Eastern Central Arizona is a dry desert climate. That is especially true along I-40 between Flagstaff and New Mexico. Can you imagine this area sustaining a subtropical forest? At one time in history, millions of years ago, it did. And, some of those trees are still around for us to see. You read that correctly. Some are still here. They are located in the Petrified Forest National Park.
Millions of years ago when these trees fell, many of them were covered by river sediments. This prevented decay. And, volcanic ash dissolved into the groundwater which provided silica to the log. As the two interacted with each other, the log slowly turned from an organic material and crystallized into one made of quartz. That is the process by which wood becomes petrified.
On our way from Utah to our new home base in New Mexico, we were passing by the Petrified Forest National Park and decided to dip in and check it out. If you enter from the Northern Entrance, off of Interstate 40, you will first come to the Painted Desert. That is because the Painted Desert is about 7,500 square miles and the Petrified Forest National Park is completely inside it. For those of you who have followed our travels, you will recall seeing pictures from the South Dakota, North Dakota and Montana Badlands. The Painted Desert reminds me of the same type of landscape but with different colors. It has more of a reddish tint to it. Looks pretty when you see it from an elevated vantage point.
As you continue southward into the park, you will actually come to a very unique point. The Petrified Forest is the only National Park that had Historic Route 66 within its borders. From 1926 to 1958, Route 66 ran through the Petrified Forest National Park. This introduced millions of people to the Petrified Forest. Today there is the remains of a 1932 Studebaker to mark where Route 66 was. And you can see lines of telephone poles that ran parallel to the old route.
Once we took in the significance of the Route 66 spot, we continued southward until we got to Newspaper Rock. It is called that because over 650 images have been carved into the rocks. These are called petroglyphs. They were created by the ancestral Puebloan people between 650 to 2000 years ago. It is theorized that multiple generations had carved images into these boulders. I joked around with the boys and told them that they are looking at some of the earliest forms of graffiti. Hahaha.

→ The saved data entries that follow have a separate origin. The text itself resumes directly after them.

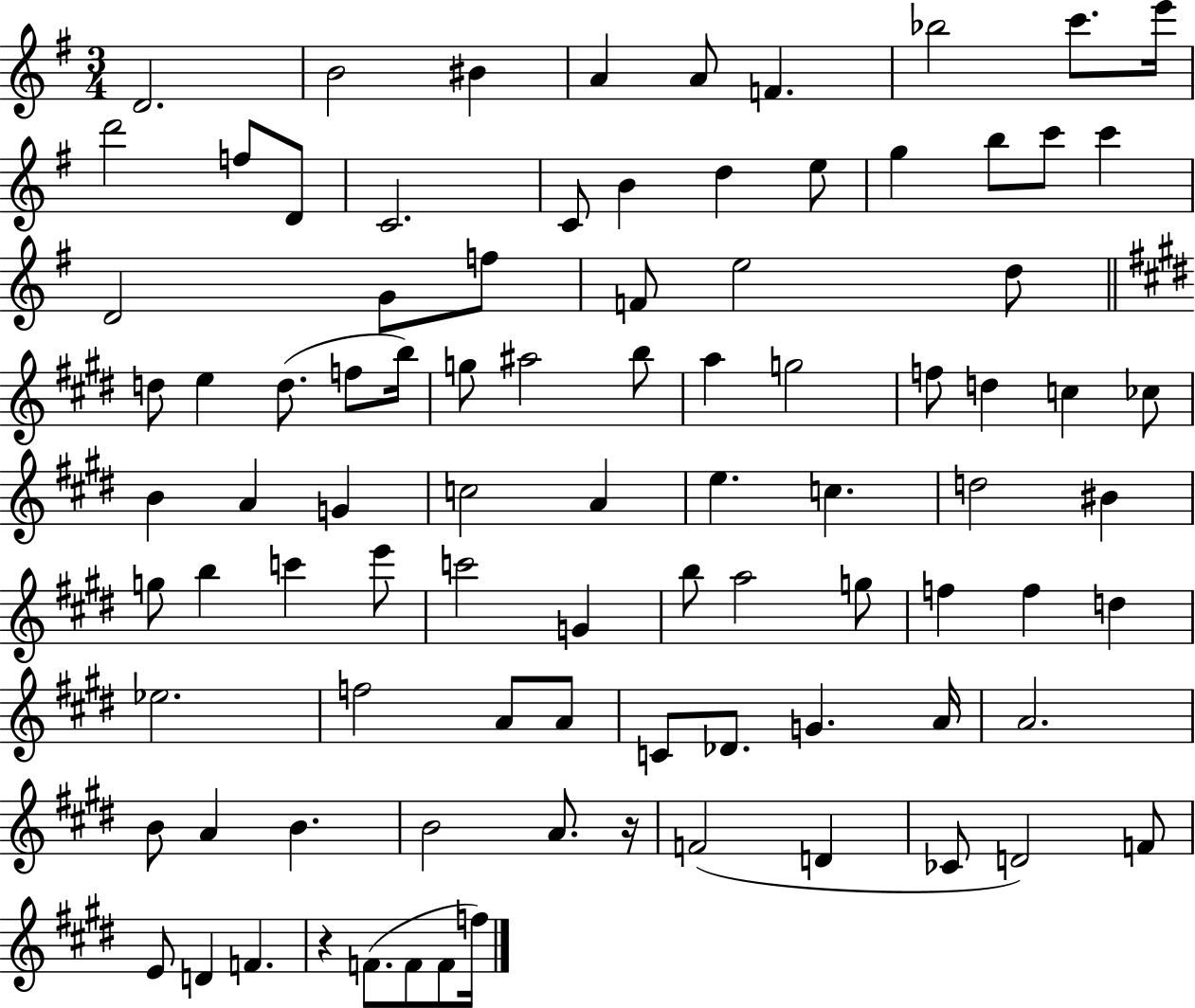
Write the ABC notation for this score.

X:1
T:Untitled
M:3/4
L:1/4
K:G
D2 B2 ^B A A/2 F _b2 c'/2 e'/4 d'2 f/2 D/2 C2 C/2 B d e/2 g b/2 c'/2 c' D2 G/2 f/2 F/2 e2 d/2 d/2 e d/2 f/2 b/4 g/2 ^a2 b/2 a g2 f/2 d c _c/2 B A G c2 A e c d2 ^B g/2 b c' e'/2 c'2 G b/2 a2 g/2 f f d _e2 f2 A/2 A/2 C/2 _D/2 G A/4 A2 B/2 A B B2 A/2 z/4 F2 D _C/2 D2 F/2 E/2 D F z F/2 F/2 F/2 f/4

Next, on down the road, we came to the Agate Bridge. This is one of the first examples of petrified trees that we have seen. This log fell into a river and was covered by sediment. As previously described, silica from volcanic ask combined with it to make it into quartz. As the river continued to erode the rock and dirt along the riverbed, it stayed in place. It looked like a bridge across the river, with a length of 100 feet. The river has since dried up and men have put concrete under the petrified tree so it would not eventually crack in half. So, it is still there to see and enjoy.
After the Agate Bridge, we came to the Jasper Forest. This spot has one of the largest accumulations of petrified wood in the entire world. When you walk out onto the observation area, you will see petrified logs and log pieces in every direction. It was originally called the First Forest because it was the first petrified forest available to railroad travelers in the early 1900s.
We left the Jasper Forest and made our way to the information center area that had a museum, gift shop and parking; the customary buildings you see by an entrance to a National Park. We had finally arrived at the Southern Entrance. From here, there are a few different hikes you can take. So we hiked and headed out to Long Logs, just north of the parking area. This is an area where it looked like trees had fallen, floated down a river and got stuck along the way into various log jams. The path takes you out among some of them. There are full-sized and very long logs all over the place. This is the first time we could really get up close and personal to examine the multiple and vibrant colors that made up the petrified logs.
Once finished with Long Logs, we hiked back to the parking area and stopped off in the information center for a bathroom break. While in there, we saw some displays and learned that this area also supported a population of phytosaurs. These are crocodile like creatures whose heads could grow up to 3 feet or so in length, with a total body length of 17 feet and weigh up to 2100 pounds! We saw a fossil of a cranium that is over 21 million years old. They were a top aquatic predator in the area during their time period.
Leaving the information center feeling relieved, we headed south to Giant Logs. This is behind the information center and up on the hill. There is a petrified log there called Old Faithful. This log spans more than 10 feet wide at the base. It truly was a giant log. It was surrounded by other large logs, but, it truly was the giant of them all.
Once finished with Giant Logs, we hopped back into Ebony and continued our trek to New Mexico. This National Park was unlike any I had seen before. I do not recall any of us seeing petrified logs, much less a forest of them. If you are heading across I-40 between New Mexico and Flagstaff, Arizona, I would take a few hours and explore this desert that once was a subtropical forest. Safe Travels.